Il Vangelo è attinto dall’Evangelista San Matteo (XVII, 1° – 9°) e ci porta sul Monte Tabor dove Nostro Signore si è trasfigurato davanti ad alcuni sui Apostoli ai più intimi. Pietro, Giacomo e Giovanni. Nostro Signore prima della sua Passione e Morte vuole mostrare ai suoi discepoli la sua divinità. Perché non cadano nello sconforto dopo la sua morte in croce, vuole mostrare a noi che Egli è Dio che è la seconda persona della S.S. Trinità. Egli si mostra con Mosè ed Elia cioè con la Legge ed i Profeti, infatti Lui è il compimento della Legge e dei profeti è la conclusione di essi nella pienezza dei tempi con la redenzione.
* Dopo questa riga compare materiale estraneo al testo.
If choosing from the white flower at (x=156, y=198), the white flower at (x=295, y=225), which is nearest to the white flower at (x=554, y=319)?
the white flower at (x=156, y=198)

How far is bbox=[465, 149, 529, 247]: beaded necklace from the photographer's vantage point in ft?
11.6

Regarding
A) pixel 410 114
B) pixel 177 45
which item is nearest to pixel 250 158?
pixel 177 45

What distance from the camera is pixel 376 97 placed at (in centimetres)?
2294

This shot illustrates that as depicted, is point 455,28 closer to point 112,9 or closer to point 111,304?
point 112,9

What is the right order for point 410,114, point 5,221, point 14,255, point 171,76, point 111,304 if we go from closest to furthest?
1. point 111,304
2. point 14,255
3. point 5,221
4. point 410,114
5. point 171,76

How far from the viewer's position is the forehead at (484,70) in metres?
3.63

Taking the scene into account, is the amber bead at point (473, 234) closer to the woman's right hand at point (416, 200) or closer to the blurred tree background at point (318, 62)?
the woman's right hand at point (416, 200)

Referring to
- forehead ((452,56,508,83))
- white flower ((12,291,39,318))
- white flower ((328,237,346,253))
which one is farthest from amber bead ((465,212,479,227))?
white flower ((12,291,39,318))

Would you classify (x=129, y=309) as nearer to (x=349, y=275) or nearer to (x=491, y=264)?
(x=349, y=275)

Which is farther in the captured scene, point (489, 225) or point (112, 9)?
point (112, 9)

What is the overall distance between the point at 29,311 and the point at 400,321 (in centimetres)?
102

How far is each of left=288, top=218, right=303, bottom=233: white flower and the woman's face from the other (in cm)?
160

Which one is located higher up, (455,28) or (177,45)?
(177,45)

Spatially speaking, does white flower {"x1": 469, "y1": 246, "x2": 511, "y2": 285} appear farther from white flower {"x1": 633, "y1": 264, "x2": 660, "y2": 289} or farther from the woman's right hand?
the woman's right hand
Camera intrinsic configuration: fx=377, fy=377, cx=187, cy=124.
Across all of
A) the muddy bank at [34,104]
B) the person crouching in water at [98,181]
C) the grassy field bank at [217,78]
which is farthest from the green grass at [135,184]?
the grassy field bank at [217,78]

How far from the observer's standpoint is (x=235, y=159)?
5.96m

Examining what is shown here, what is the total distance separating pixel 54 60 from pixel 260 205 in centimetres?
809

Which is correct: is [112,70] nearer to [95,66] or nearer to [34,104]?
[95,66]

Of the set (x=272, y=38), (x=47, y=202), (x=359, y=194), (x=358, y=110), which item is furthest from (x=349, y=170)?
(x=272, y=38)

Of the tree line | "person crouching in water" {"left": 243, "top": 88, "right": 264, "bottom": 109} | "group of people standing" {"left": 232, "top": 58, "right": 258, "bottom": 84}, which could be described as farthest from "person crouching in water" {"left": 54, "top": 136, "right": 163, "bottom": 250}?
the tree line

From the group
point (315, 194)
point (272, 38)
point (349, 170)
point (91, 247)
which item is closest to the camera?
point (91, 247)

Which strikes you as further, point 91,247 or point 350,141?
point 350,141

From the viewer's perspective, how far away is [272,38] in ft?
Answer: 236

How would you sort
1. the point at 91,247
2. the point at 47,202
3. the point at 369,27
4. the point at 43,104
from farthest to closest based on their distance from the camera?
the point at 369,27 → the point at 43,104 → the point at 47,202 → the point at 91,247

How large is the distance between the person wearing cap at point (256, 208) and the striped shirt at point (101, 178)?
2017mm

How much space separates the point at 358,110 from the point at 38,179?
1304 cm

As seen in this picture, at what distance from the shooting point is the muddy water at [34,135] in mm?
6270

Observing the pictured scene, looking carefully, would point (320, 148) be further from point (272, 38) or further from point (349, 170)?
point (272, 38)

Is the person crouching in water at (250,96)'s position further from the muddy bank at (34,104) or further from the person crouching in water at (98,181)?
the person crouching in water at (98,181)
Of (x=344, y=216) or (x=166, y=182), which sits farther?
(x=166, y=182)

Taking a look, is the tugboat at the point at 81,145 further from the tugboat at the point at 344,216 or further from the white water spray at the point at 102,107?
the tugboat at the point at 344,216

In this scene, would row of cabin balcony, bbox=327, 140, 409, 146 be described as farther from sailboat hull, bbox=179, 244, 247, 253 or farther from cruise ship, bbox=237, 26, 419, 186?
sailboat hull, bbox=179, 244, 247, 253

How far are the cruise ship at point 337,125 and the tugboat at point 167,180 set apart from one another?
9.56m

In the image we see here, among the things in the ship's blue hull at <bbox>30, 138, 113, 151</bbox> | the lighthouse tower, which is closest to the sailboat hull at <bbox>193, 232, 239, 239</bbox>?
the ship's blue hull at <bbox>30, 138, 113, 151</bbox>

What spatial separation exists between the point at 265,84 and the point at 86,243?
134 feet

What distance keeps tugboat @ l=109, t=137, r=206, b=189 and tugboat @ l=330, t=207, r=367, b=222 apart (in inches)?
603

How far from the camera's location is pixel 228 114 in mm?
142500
La nuvola che avvolge il monte è simile alla nuvola che avvolse il Sinai al momento in cui fu scritta la legge di Mosè è Dio Padre che ora si compiace del Figlio suo e impone di seguire il suo insegnamento.

L’Offertorio è preso dal Salmo 118 (versetti 47°e 48°) e l’antifona è la medesima del mercoledì delle Quattro Tempora di Quaresima, il fedele si compiace di voler seguire i comandamenti del di Dio non solo formalmente ma perché li ama veramente non solo “propter retributionem sed propter amorem”:

«Riporrò le mie delizie nei tuoi comandamenti, da me tanto amati e metterò mano ai tuoi comandi, a me cari».

La Secreta è la solenne preghiera della Chiesa perché l’offerta che sta per essere immolata sull’altare sia di giovamento per noi peccatori per incentivare la nostra pietà e per condurci alla salvezza.

«Deh! Signore, volgiti placato alle offerte presenti, onde esse giovino e alla nostra devozione e alla nostra salvezza …».

Il Communio è derivata dal Samo 5 (versetti 2° e 4°) è un’invocazione al Signore perché ascolti le preghiere dei suoi servi noi poveri peccatori che non abbiamo altro strumento per supplicare Dio che la nostra umile preghiera:

«Ascolta il mio grido e porgi l’orecchio alla voce della mia preghiera, mio Re e mio Dio, perché a te rivolgo la mia preghiera, o Signore».

Nel Post Communio la Chiesa vuole insegnarci che dopo averci cibati con il celeste Sacramento dell’altare, questo diventi per noi la prosecuzione per una vita virtuosa che ci tenga lontano dal peccato e ci porti a contemplare le cose celesti e non le cose umane. Questa conclusione ci riporta la tema iniziale della trasformazione interiore ed esteriore perché l’affare della salvezza è il punto d’arrivo della nostra esistenza terrena.

«Umilmente ti preghiamo, onnipotente Dio, che a coloro che hai ristorato con i tuoi sacramenti benevolmente tu conceda di servirti anche con azioni virtuose . . .».